## Given problem:
Extract every line of the entries below that contains the word "excavator". Case matters, so count only lines where the word appears with the same capitalization.
===============
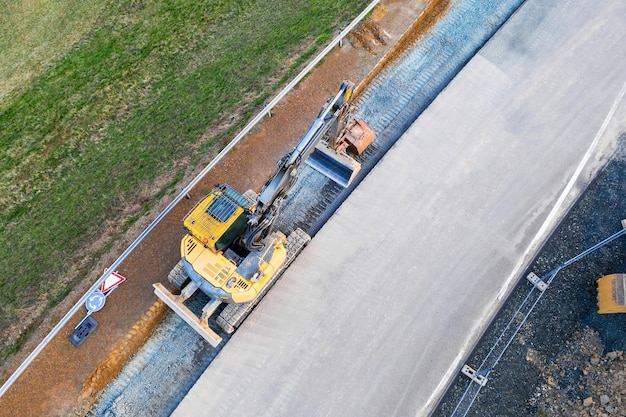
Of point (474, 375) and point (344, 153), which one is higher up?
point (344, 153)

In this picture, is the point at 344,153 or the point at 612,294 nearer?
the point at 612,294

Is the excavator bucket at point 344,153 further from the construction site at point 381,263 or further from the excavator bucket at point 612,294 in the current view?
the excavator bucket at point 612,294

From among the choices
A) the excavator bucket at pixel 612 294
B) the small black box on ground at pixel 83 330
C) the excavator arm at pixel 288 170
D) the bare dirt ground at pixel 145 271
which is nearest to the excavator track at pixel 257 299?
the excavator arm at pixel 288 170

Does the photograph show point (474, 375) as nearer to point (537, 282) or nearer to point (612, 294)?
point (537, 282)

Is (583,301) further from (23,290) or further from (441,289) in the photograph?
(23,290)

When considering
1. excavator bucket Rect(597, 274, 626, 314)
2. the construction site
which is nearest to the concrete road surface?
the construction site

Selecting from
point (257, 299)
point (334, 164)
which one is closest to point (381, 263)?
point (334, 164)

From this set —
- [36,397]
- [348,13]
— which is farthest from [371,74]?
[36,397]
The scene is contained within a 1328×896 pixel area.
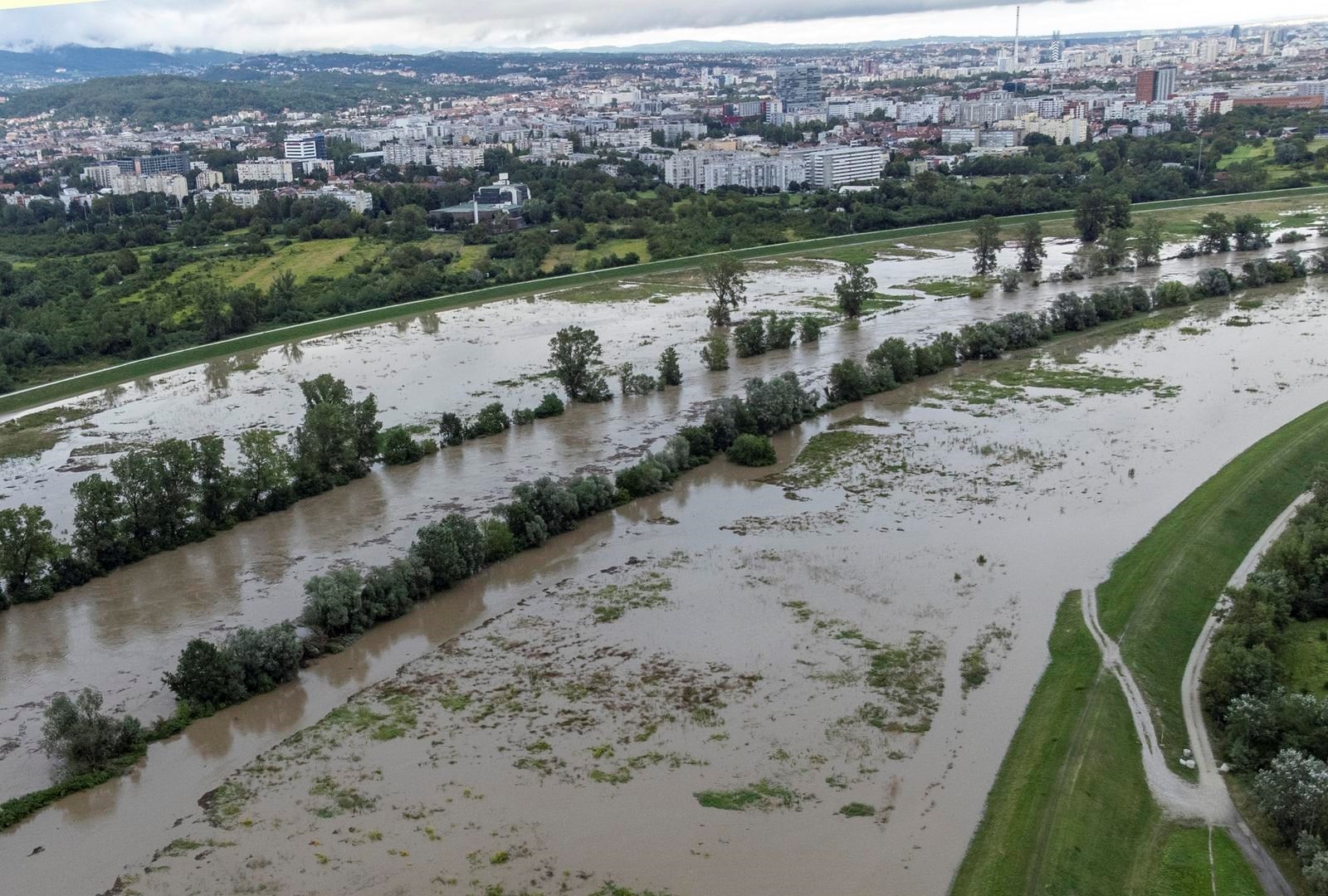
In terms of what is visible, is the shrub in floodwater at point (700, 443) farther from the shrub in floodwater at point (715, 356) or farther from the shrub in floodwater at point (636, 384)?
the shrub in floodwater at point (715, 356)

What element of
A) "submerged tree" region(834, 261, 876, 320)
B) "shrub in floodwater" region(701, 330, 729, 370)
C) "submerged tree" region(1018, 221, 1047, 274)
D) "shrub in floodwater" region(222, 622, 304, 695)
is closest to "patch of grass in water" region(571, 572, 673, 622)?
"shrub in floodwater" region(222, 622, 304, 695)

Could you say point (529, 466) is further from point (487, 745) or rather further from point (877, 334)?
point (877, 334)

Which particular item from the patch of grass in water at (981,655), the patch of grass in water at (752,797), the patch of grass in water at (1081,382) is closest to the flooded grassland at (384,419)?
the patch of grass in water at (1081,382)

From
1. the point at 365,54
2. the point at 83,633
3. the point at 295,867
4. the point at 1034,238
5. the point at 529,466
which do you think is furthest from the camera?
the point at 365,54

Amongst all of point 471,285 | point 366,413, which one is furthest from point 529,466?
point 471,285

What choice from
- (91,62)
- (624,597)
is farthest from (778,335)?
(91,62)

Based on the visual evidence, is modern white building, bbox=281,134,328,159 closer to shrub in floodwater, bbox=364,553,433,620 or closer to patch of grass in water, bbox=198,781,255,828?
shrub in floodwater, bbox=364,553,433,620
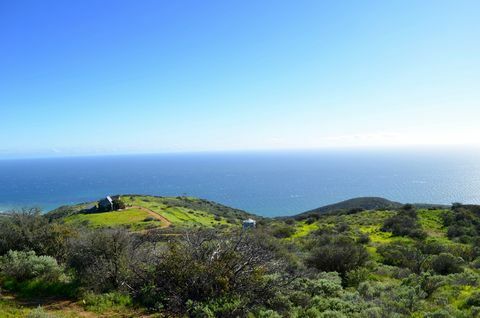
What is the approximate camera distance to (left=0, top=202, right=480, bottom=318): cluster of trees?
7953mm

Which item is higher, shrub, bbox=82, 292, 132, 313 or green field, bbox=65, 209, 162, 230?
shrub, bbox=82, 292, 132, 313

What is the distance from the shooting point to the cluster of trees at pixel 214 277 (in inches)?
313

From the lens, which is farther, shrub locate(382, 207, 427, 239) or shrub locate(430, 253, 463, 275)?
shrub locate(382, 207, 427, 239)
===============
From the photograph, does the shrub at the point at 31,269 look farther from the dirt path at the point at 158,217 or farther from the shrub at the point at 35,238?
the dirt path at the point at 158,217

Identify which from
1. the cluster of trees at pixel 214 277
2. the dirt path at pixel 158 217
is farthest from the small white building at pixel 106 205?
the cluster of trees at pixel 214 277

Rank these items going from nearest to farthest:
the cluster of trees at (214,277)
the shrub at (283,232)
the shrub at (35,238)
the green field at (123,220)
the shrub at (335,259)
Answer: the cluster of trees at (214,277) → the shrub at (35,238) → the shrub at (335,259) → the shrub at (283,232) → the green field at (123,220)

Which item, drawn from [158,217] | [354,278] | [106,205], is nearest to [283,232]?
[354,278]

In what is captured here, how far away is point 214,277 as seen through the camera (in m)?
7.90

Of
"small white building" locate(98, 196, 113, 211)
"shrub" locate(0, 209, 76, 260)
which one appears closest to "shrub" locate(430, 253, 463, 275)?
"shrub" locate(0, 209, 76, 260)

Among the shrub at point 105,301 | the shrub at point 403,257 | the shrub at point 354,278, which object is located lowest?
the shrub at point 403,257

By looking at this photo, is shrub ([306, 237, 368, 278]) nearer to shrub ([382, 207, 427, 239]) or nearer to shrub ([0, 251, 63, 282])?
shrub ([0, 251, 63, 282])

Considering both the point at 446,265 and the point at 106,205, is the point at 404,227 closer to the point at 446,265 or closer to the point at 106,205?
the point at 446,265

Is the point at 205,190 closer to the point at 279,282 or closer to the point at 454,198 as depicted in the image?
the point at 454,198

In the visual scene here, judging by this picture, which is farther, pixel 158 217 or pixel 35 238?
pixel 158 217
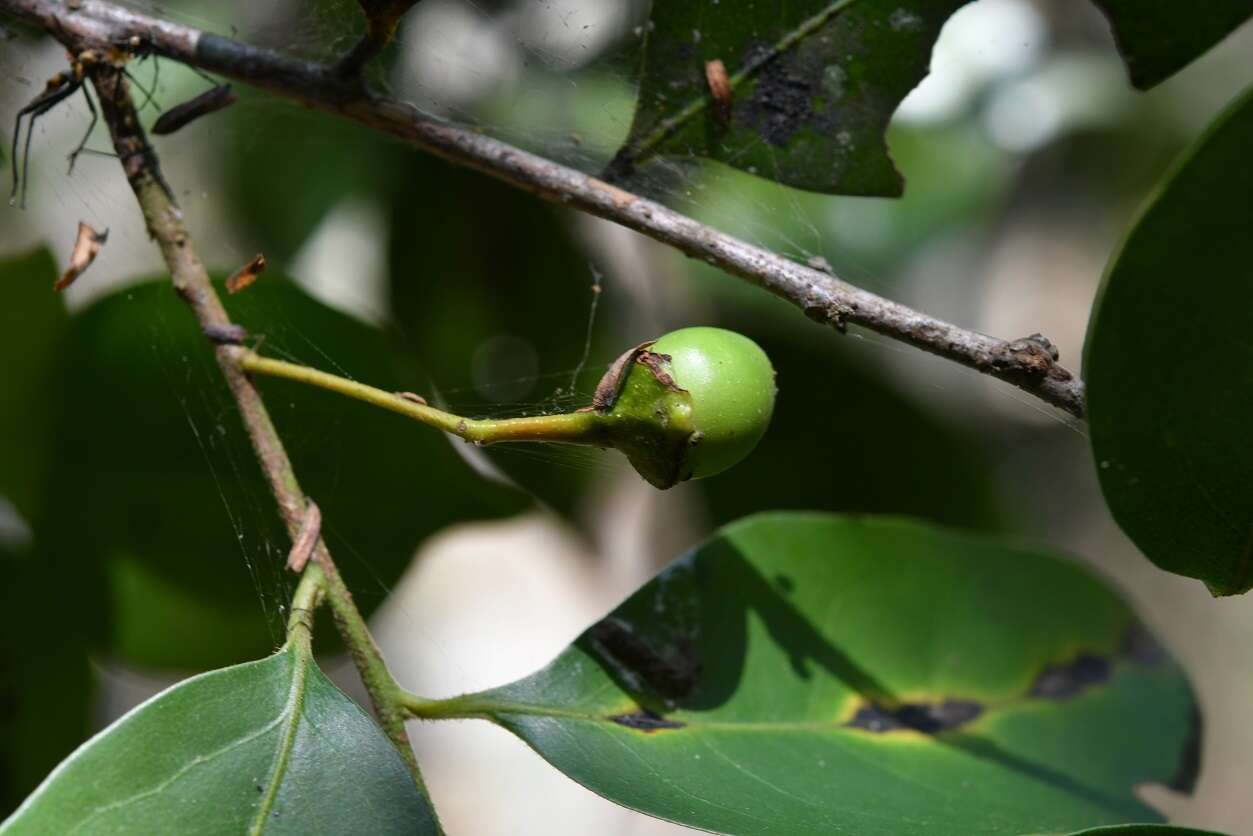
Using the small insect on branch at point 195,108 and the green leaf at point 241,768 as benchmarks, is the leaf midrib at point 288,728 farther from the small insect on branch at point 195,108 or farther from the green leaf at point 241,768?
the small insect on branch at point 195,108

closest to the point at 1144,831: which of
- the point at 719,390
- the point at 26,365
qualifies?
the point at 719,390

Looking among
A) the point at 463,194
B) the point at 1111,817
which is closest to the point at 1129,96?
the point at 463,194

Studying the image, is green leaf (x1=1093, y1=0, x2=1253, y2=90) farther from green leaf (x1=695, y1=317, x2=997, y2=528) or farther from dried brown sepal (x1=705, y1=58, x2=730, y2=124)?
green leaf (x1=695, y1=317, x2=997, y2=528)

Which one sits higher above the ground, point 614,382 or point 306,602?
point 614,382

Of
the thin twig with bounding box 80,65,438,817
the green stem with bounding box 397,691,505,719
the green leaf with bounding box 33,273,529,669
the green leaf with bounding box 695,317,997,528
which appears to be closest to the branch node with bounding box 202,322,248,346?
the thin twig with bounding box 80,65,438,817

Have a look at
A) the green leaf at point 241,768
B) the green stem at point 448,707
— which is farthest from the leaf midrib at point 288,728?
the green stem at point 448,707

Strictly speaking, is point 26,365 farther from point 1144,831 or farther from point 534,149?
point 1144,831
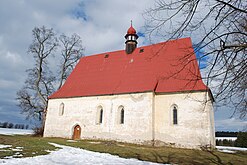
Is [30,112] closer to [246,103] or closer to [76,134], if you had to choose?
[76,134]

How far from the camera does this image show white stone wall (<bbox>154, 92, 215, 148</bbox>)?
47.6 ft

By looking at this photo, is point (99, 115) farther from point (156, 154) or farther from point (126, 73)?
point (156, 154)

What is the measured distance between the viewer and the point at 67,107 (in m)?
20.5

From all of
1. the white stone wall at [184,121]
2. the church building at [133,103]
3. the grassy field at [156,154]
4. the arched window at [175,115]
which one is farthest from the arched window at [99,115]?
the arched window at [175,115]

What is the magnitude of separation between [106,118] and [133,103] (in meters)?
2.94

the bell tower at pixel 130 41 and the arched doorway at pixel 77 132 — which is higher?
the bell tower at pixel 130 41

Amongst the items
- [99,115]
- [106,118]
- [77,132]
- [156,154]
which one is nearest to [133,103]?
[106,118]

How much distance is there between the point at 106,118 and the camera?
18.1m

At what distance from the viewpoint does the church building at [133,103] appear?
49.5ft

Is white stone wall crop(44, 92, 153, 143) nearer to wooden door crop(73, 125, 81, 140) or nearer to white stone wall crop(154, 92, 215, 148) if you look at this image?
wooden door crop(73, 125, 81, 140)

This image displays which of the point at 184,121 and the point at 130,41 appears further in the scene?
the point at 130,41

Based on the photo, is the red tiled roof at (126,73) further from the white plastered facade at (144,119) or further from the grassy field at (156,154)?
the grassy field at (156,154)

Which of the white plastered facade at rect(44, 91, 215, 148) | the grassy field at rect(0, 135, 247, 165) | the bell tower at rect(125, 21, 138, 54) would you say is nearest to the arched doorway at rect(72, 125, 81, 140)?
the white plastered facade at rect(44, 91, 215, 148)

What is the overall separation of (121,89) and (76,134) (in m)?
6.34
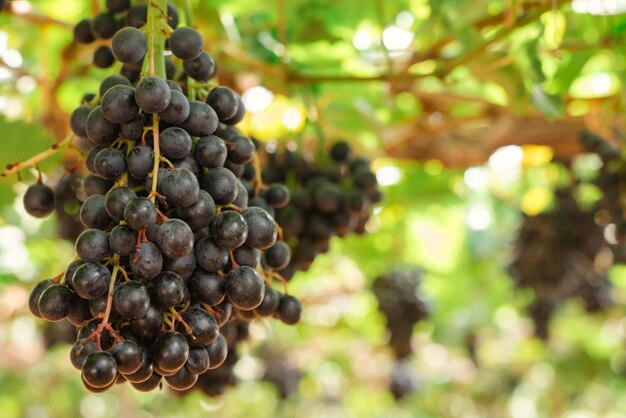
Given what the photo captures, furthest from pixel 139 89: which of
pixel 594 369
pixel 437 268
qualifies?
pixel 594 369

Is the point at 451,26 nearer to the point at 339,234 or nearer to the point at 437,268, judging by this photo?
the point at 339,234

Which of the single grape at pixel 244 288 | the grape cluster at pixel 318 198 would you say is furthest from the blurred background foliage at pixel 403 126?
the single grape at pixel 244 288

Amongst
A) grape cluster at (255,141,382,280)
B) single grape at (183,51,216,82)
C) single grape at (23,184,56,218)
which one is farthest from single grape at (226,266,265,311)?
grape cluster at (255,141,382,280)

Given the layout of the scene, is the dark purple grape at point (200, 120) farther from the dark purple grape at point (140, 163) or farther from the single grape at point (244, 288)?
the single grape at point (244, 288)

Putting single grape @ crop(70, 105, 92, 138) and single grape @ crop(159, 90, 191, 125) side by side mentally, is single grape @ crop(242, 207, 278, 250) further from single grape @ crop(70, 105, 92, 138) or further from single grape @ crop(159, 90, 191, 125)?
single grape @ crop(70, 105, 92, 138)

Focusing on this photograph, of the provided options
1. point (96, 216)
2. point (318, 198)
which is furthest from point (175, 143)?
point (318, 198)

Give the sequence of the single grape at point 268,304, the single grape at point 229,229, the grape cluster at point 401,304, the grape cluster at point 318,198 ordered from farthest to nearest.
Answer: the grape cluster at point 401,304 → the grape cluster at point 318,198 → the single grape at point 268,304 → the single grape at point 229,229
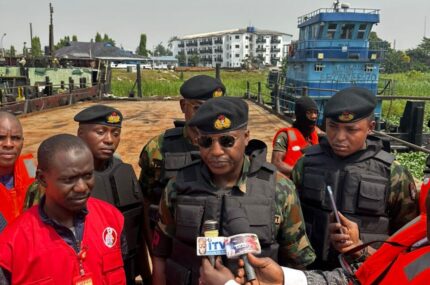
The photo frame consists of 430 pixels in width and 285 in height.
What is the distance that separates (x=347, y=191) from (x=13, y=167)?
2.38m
===============
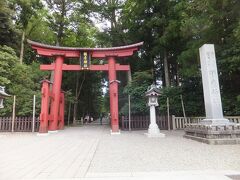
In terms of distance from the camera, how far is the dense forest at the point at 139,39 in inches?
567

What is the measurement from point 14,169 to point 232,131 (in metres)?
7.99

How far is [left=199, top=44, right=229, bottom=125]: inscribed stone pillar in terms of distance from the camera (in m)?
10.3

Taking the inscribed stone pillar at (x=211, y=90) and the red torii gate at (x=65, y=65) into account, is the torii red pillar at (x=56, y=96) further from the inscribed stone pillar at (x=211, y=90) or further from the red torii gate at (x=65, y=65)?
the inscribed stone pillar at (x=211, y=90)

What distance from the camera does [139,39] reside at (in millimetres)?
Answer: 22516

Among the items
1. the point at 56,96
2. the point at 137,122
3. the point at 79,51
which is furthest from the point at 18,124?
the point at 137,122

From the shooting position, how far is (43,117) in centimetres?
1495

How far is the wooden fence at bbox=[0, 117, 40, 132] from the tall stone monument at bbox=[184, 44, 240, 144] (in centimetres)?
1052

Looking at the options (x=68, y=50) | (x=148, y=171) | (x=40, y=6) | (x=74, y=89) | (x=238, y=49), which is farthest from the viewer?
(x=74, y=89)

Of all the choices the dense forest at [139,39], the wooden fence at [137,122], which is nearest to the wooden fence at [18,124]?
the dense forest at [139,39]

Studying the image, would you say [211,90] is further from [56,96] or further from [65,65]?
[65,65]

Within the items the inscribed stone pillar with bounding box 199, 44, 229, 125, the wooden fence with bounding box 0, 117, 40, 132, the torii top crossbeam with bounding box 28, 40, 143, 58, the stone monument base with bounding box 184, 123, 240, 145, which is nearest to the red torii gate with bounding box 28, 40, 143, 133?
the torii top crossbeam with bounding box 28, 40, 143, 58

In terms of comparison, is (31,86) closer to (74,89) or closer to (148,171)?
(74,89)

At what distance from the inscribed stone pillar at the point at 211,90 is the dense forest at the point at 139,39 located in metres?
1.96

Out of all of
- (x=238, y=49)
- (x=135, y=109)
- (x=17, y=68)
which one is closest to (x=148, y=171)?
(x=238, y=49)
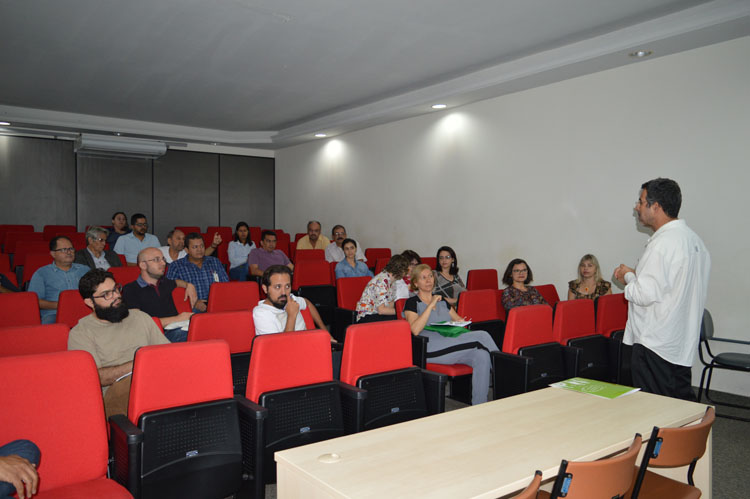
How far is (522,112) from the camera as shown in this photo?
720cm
===============
## Full answer:
Is the excavator bucket at point 344,153 further from the construction site at point 381,263 or further from the excavator bucket at point 612,294 in the current view?
the excavator bucket at point 612,294
A) the excavator bucket at pixel 612 294
C) the excavator arm at pixel 288 170
which is nearest to the excavator track at pixel 257 299?
the excavator arm at pixel 288 170
1. excavator bucket Rect(597, 274, 626, 314)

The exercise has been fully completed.